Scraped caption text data
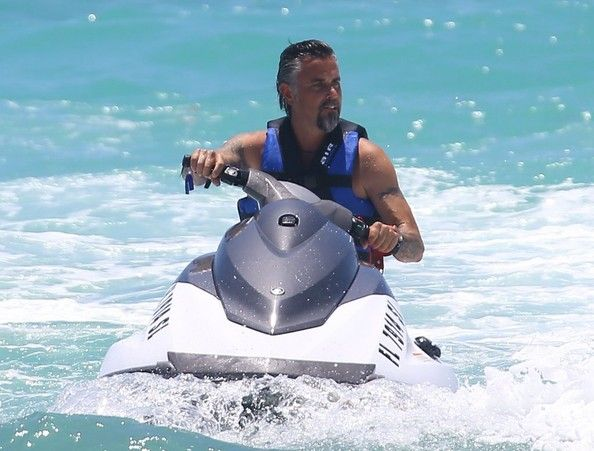 Richard Rawlings - Richard Rawlings Enjoys a Beach Day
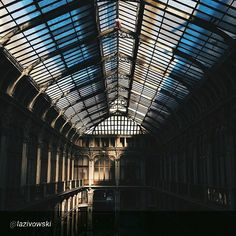 #Torino raccontata dai cittadini per #inTO  Foto di lazivowski Non sapevo si potesse salire al secondo piano di questa galleria, davvero affascinante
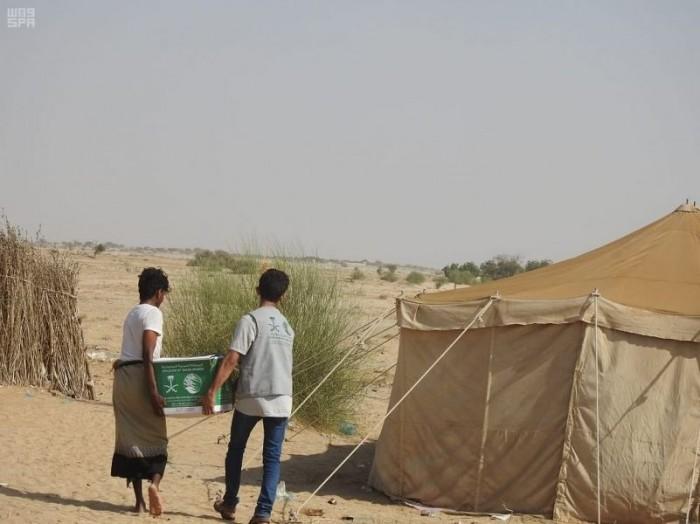 توزيع أكثر من 800 سلة غذائية على المحتاجين بحجة (صور)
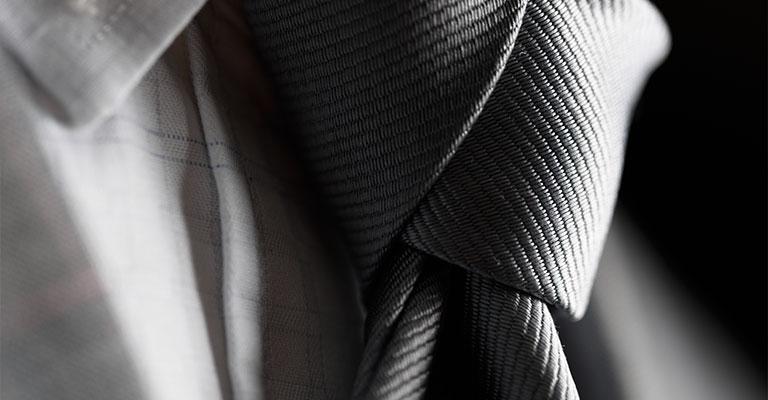 Krawatte zu Anzug für die Hochzeit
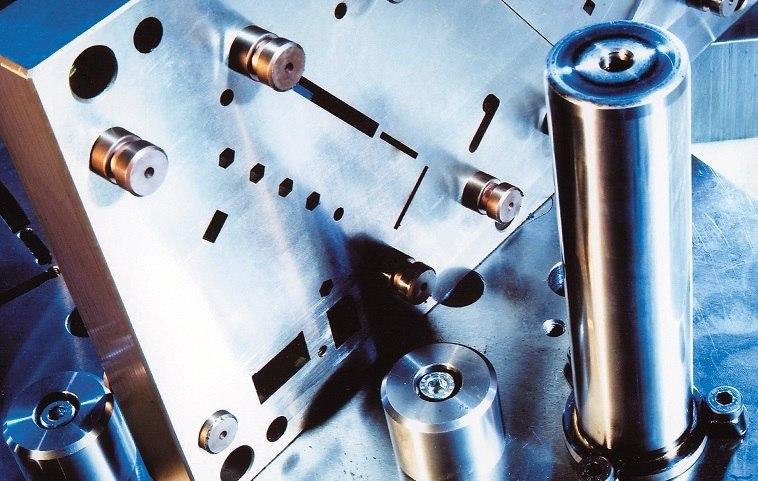 فولاد ابزار چیست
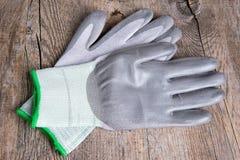 Beschermende handschoenen voor het werk stock afbeelding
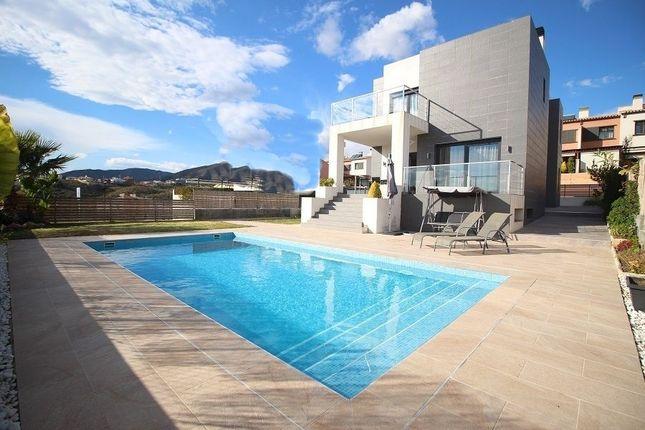 4 bed villa for sale in Torre Del Mar, Málaga, Spain
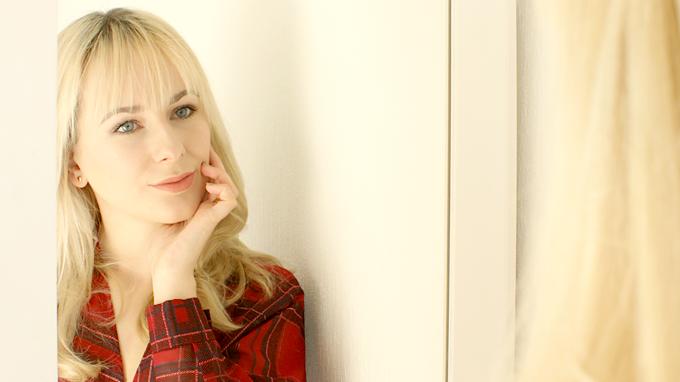 blond włosy z grzywką, popielaty blond, czerwona bluzka w kratę,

* [ACTIVITY] Although the records contain pictures, your copy should hold only the text, reproduced exactly.

* [SOLUTION TO THE PROBLEM]
 Richard Rawlings - Richard Rawlings Enjoys a Beach Day
 #Torino raccontata dai cittadini per #inTO  Foto di lazivowski Non sapevo si potesse salire al secondo piano di questa galleria, davvero affascinante
 توزيع أكثر من 800 سلة غذائية على المحتاجين بحجة (صور)
 Krawatte zu Anzug für die Hochzeit
 فولاد ابزار چیست
 Beschermende handschoenen voor het werk stock afbeelding
 4 bed villa for sale in Torre Del Mar, Málaga, Spain
 blond włosy z grzywką, popielaty blond, czerwona bluzka w kratę,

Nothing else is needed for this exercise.